Porta Aperta, grande partecipazione all’incontro «L’Italia delle povertà»
Porta Aperta Carpi ha presentato il 7 maggio, in un Auditorium Loria riempito dalla cittadinanza, il rapporto sulle attività e i progetti del 2025 durante l’incontro dal titolo «L’Italia delle povertà». Al centro della serata il tema della povertà come fenomeno sempre più strutturale, affrontato attraverso i dati locali e il confronto con esperti del settore.
Il presidente Gilberto Allesina ha illustrato le principali novità dell’associazione, a partire dal passaggio dalla distribuzione delle “sportine” all’Emporio solidale Cibùm, che nel 2025 ha sostenuto oltre 550 famiglie, pari a quasi 1.600 persone. Presentato anche il nuovo Centro Salute del Migrante e del Senza Dimora, ambulatorio gratuito attivo ogni mercoledì nella sede di Porta Aperta.
Dal Centro d’Ascolto emerge inoltre un cambiamento nel volto della povertà: cresce il numero di persone che, pur avendo un lavoro, non riescono ad arrivare a fine mese. Importante anche l’esperienza di Recuperandia, che unisce riuso, sostenibilità e inclusione sociale.
Nel corso dell’incontro Antonio Russo, portavoce dell’Alleanza contro la Povertà in Italia, ha ricordato che circa sei milioni di italiani vivono oggi in condizioni di povertà assoluta, mentre Edoardo Patriarca ha richiamato la necessità di rafforzare solidarietà e coesione sociale. L’assessora Calzolari ha infine sottolineato il valore della collaborazione tra enti pubblici, terzo settore e comunità.

* [Voci da una raccolta]
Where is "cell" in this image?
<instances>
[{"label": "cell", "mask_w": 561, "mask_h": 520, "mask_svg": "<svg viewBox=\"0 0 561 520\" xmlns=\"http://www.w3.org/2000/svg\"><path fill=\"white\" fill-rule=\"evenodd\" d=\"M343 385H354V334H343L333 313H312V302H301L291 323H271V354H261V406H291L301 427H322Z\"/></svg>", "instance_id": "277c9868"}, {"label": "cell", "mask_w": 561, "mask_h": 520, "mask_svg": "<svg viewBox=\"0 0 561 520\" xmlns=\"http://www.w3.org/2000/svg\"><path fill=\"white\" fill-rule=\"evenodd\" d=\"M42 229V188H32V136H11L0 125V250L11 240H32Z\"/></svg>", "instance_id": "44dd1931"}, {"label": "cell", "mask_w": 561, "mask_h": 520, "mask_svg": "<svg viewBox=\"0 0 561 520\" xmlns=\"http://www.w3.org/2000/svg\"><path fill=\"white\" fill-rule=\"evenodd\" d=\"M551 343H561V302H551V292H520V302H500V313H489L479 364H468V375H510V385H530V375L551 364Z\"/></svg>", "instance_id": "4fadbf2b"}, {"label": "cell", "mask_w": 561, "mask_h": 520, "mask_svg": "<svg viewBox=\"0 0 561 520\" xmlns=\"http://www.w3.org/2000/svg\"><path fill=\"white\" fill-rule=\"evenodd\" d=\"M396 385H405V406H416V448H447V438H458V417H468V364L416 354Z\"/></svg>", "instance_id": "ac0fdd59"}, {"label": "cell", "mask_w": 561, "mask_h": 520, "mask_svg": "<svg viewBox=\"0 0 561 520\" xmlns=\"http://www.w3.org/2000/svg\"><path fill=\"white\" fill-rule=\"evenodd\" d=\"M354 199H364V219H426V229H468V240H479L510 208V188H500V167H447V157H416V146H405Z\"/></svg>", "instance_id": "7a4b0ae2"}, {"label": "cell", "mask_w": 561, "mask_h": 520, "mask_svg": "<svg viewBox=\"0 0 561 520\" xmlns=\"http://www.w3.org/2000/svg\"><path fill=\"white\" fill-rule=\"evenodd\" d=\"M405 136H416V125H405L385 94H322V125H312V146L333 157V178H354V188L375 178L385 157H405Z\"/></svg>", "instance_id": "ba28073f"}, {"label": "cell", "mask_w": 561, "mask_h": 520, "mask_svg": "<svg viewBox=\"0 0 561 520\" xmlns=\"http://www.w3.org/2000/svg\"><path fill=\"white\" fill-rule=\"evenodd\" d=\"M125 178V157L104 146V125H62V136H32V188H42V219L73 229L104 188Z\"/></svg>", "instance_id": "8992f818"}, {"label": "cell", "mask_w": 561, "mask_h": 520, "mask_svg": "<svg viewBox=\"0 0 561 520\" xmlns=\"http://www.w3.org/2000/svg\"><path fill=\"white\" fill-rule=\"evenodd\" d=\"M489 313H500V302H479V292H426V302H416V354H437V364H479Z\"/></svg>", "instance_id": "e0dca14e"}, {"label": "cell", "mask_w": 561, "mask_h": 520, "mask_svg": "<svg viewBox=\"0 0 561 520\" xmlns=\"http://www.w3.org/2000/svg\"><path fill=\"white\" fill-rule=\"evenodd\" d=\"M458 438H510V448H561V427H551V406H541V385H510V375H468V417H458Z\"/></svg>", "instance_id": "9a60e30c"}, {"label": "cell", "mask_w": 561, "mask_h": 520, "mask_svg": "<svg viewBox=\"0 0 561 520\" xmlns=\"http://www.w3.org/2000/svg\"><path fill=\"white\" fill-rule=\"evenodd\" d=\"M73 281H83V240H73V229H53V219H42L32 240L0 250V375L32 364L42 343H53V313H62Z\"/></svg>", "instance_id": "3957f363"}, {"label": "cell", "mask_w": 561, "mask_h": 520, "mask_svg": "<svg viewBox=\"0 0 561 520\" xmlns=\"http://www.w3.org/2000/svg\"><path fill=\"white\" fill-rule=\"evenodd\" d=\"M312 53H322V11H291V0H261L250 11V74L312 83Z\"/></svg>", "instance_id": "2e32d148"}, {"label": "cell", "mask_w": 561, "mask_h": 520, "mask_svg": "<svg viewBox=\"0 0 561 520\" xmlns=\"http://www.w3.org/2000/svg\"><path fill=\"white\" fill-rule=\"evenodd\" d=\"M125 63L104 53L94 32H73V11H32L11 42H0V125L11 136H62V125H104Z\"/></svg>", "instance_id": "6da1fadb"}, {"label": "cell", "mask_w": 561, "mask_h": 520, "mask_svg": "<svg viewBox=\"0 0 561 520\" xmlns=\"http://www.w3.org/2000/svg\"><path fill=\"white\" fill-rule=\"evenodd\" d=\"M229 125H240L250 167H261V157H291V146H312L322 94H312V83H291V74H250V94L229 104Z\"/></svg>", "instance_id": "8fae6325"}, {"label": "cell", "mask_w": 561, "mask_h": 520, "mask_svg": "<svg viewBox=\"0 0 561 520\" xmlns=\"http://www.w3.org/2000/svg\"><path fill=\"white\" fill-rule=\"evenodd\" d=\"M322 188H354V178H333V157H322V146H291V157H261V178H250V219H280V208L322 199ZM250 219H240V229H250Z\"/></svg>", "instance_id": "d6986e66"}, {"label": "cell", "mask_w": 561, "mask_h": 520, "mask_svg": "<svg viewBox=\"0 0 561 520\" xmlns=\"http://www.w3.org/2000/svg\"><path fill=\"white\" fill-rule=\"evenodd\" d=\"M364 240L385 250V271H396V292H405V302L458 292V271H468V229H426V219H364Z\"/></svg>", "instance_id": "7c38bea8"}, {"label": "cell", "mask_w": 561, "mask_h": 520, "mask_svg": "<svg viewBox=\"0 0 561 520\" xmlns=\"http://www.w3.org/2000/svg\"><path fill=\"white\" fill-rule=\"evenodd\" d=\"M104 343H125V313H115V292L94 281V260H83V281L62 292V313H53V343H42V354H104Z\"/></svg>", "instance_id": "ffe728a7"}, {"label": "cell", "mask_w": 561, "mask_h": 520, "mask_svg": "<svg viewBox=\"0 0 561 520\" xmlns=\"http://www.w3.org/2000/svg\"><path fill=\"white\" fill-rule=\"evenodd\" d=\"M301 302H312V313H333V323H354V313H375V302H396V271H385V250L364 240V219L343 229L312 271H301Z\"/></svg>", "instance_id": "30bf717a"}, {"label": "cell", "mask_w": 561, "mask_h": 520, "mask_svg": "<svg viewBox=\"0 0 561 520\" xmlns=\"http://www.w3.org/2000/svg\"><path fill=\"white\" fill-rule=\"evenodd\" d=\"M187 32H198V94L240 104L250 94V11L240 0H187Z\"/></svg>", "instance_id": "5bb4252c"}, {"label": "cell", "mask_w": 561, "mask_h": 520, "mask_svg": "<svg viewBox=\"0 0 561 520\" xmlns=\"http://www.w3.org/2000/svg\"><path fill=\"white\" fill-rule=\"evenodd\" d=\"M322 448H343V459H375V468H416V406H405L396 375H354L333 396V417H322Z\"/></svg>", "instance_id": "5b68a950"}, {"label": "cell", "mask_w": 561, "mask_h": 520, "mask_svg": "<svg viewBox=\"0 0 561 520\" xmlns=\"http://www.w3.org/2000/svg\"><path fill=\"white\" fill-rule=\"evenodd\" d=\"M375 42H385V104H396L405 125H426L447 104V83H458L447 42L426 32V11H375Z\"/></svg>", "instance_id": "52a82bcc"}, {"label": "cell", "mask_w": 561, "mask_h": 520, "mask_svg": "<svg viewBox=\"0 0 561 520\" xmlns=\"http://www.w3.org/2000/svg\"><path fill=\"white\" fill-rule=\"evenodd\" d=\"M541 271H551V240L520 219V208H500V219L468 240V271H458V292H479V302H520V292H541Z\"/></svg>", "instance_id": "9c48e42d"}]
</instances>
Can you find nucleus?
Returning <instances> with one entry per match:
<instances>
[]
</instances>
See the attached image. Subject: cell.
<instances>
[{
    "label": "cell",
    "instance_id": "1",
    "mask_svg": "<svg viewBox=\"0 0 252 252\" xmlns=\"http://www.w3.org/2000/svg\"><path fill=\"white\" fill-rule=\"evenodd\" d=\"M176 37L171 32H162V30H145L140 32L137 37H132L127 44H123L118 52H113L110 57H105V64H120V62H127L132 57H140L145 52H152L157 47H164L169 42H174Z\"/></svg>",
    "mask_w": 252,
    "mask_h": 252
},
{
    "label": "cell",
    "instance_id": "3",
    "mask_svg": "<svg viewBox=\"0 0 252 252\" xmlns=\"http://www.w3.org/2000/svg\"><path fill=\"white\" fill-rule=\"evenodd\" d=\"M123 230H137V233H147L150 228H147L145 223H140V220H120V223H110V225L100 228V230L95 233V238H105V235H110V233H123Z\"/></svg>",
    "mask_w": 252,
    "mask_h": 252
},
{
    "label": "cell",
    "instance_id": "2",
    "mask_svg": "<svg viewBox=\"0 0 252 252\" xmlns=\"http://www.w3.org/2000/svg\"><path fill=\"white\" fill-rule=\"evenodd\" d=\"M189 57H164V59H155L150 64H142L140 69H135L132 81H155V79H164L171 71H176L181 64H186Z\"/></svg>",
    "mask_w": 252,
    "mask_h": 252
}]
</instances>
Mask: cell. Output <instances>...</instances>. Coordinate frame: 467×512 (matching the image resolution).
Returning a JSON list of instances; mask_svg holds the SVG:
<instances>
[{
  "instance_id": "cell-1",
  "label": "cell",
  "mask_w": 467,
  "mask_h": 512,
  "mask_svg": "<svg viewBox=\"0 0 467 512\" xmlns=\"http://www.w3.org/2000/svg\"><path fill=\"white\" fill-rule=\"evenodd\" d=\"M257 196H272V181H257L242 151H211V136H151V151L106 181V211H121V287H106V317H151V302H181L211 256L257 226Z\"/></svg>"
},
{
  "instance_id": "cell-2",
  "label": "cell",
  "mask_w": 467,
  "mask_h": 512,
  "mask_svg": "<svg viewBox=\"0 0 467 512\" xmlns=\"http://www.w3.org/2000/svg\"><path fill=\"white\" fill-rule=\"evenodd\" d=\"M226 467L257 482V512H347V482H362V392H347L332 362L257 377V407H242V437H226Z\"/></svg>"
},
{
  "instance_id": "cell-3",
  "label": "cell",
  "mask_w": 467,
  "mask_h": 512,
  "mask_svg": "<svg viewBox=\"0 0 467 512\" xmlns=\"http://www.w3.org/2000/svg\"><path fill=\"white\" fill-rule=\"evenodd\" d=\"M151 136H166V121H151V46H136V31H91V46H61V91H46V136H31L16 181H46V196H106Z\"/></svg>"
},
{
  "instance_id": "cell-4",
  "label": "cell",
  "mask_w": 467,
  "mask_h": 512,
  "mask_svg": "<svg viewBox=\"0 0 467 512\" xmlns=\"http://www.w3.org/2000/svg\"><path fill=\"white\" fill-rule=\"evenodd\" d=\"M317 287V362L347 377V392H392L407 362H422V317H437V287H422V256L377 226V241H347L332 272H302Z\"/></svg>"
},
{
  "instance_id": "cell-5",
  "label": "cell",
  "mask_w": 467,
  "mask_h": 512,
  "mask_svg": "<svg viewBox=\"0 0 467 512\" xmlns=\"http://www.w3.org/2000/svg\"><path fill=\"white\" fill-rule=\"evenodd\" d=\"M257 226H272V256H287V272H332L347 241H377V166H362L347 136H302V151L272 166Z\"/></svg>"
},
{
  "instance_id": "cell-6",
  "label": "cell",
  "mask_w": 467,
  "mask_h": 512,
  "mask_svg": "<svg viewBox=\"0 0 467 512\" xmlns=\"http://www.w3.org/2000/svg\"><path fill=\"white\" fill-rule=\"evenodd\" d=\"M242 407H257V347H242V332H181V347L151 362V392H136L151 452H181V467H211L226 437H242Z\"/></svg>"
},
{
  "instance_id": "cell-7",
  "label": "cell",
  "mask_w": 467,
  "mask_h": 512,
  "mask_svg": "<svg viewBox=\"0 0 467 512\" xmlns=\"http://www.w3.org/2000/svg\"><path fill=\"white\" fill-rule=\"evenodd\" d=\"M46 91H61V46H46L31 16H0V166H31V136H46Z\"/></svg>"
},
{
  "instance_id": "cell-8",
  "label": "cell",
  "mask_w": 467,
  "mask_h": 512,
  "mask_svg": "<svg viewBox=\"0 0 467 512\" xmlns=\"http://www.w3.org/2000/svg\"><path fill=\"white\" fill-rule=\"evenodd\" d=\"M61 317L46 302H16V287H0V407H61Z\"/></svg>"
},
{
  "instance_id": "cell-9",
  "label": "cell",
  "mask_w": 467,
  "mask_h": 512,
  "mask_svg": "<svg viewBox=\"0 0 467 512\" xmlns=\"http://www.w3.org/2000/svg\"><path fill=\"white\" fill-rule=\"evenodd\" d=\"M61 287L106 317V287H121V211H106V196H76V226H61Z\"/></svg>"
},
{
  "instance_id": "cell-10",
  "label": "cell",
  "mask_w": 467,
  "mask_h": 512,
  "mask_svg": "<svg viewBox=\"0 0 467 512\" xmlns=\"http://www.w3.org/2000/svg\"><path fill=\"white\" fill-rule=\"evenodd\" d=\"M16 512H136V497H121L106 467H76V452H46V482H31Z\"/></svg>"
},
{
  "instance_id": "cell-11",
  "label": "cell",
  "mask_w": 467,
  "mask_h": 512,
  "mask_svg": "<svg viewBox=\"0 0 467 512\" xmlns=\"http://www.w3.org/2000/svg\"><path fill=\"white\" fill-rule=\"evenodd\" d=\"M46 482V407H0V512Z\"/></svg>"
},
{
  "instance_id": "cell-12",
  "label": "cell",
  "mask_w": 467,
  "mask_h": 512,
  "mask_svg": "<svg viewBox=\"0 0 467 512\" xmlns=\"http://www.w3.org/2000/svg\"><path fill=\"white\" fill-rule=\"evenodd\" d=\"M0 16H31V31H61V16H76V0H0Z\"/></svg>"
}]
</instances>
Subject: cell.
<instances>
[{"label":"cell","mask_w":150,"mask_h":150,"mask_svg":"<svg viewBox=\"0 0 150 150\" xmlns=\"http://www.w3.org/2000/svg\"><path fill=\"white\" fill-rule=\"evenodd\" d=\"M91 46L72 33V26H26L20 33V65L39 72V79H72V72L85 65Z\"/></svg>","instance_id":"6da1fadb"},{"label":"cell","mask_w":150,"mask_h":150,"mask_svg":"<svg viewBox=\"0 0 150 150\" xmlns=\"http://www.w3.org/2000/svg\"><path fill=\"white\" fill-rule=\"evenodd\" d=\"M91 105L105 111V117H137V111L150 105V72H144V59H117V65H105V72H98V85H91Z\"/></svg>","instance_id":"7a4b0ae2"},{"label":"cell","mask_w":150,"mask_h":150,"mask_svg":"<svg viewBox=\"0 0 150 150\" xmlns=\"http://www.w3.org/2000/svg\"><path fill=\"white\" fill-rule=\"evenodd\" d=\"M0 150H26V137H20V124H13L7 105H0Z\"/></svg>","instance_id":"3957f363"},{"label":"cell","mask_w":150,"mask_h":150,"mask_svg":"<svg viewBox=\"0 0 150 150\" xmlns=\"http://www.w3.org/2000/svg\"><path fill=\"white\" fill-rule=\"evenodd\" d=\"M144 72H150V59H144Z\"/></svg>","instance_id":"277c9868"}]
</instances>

* [Completa quanto segue]
1 > Rispondi a queste domande sul testo su Porta Aperta:
(a) In che giorno Porta Aperta Carpi ha presentato il rapporto?
(b) Quante famiglie ha aiutato l'Emporio solidale Cibùm nel 2025?
(c) Secondo Antonio Russo, quanti italiani vivono oggi in povertà assoluta?
2 > Ricopia dal testo su Porta Aperta il brano che va da "Porta Aperta Carpi" fino a "esperti del settore." compreso.

* [Risposte in ordine]
1 >
(a) Il 7 maggio.
(b) Oltre 550 famiglie, cioè quasi 1.600 persone.
(c) Circa sei milioni.

2 >
Porta Aperta Carpi ha presentato il 7 maggio, in un Auditorium Loria riempito dalla cittadinanza, il rapporto sulle attività e i progetti del 2025 durante l’incontro dal titolo «L’Italia delle povertà». Al centro della serata il tema della povertà come fenomeno sempre più strutturale, affrontato attraverso i dati locali e il confronto con esperti del settore.